### Exercise
Scan the data, and whenever a line contains "frames", copy it.

### Data supplied
Start of Block

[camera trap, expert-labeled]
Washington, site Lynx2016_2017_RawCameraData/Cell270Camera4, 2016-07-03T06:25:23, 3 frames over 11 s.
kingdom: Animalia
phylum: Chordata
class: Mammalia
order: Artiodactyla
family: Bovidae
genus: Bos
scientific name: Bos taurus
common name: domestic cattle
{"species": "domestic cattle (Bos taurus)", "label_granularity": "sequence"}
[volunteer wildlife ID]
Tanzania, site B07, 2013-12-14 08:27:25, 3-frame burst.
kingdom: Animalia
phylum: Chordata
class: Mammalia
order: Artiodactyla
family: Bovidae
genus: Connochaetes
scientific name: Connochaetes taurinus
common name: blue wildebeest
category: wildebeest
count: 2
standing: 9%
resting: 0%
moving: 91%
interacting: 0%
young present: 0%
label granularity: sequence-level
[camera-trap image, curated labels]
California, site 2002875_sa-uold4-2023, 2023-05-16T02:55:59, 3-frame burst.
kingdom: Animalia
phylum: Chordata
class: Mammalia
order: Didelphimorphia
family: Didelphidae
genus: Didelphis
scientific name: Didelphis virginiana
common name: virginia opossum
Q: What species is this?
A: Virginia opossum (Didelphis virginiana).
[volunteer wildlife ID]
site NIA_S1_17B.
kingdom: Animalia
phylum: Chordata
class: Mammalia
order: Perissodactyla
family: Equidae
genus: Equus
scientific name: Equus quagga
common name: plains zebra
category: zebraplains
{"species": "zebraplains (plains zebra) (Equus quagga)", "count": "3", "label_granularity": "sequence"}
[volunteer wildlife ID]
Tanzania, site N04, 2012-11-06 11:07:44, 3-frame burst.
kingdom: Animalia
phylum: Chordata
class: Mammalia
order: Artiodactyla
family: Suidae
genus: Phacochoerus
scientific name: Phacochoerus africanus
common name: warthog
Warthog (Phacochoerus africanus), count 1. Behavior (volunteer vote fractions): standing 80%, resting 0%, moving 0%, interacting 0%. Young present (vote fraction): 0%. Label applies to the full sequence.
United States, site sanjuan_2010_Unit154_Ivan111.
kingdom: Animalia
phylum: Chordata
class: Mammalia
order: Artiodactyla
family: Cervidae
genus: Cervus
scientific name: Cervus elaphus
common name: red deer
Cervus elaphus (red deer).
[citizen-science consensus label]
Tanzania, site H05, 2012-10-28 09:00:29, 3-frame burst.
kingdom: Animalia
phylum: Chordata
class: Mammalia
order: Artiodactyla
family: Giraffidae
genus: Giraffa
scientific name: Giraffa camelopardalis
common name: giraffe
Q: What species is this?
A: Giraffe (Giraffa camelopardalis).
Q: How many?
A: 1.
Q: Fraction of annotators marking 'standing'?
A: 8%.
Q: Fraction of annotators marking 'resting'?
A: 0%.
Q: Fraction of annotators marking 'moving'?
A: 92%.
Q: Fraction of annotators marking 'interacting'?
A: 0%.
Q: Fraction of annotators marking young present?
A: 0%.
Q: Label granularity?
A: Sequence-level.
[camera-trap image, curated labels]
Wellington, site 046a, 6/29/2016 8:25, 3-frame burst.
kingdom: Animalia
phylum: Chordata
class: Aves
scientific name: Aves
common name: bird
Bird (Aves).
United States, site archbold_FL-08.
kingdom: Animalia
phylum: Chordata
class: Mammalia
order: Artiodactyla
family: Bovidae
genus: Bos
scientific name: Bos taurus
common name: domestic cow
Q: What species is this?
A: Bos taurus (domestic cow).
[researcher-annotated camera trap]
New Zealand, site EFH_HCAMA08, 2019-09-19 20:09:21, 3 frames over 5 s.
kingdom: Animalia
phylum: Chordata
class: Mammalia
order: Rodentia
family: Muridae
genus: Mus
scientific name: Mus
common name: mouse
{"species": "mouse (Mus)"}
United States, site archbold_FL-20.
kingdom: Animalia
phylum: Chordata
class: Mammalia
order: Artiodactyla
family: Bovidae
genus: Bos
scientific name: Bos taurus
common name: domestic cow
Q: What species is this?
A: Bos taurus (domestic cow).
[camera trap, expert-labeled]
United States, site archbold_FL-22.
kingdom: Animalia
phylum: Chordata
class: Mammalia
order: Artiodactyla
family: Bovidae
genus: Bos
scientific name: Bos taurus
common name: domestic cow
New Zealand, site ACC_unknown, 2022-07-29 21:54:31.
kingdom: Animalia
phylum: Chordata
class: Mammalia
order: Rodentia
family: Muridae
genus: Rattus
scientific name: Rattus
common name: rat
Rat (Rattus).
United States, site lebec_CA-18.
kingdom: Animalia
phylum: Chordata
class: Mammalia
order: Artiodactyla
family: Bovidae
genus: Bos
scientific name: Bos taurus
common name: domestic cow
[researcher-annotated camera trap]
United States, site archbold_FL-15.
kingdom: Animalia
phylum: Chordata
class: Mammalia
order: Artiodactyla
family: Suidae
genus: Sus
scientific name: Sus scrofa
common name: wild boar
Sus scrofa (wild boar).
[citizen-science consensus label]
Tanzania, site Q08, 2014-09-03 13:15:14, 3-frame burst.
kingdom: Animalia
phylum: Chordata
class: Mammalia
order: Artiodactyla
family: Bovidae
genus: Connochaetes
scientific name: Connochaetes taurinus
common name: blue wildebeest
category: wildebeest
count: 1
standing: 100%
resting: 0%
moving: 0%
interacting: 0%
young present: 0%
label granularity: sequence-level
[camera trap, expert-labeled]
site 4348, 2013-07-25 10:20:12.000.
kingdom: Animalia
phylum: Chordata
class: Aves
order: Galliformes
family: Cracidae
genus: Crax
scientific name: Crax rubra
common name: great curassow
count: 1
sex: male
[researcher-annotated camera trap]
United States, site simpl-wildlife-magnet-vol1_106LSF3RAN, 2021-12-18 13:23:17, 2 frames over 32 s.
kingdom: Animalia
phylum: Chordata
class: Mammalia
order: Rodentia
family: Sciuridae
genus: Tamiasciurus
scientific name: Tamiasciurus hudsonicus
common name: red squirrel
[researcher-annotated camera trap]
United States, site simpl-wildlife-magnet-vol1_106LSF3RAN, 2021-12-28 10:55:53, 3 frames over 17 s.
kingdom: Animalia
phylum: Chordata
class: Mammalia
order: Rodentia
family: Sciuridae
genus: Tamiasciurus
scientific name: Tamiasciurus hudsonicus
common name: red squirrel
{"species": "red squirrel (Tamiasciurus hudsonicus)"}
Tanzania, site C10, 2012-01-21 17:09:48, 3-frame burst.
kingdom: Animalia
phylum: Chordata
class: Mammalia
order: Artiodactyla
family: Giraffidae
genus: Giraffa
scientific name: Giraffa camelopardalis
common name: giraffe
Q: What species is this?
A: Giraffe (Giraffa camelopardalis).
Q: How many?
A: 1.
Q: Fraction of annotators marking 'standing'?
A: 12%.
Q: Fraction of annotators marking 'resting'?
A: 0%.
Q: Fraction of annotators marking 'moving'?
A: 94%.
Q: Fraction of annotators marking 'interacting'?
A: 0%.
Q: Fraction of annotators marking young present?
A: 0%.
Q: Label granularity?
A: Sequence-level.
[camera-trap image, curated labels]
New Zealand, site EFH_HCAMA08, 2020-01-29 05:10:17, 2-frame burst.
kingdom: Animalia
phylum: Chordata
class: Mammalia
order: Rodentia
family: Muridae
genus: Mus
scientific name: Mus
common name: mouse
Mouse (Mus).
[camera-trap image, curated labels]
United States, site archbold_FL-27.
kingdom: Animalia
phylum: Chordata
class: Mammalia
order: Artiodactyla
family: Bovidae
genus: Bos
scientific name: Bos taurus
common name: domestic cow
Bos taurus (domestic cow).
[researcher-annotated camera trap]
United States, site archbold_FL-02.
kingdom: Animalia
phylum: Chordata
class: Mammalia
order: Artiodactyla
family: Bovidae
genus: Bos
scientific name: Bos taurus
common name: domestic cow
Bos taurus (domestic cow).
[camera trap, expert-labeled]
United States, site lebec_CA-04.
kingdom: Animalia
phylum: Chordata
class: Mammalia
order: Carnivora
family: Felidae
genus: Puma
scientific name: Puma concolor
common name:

End of Block

### Answer for the task
Washington, site Lynx2016_2017_RawCameraData/Cell270Camera4, 2016-07-03T06:25:23, 3 frames over 11 s.
New Zealand, site EFH_HCAMA08, 2019-09-19 20:09:21, 3 frames over 5 s.
United States, site simpl-wildlife-magnet-vol1_106LSF3RAN, 2021-12-18 13:23:17, 2 frames over 32 s.
United States, site simpl-wildlife-magnet-vol1_106LSF3RAN, 2021-12-28 10:55:53, 3 frames over 17 s.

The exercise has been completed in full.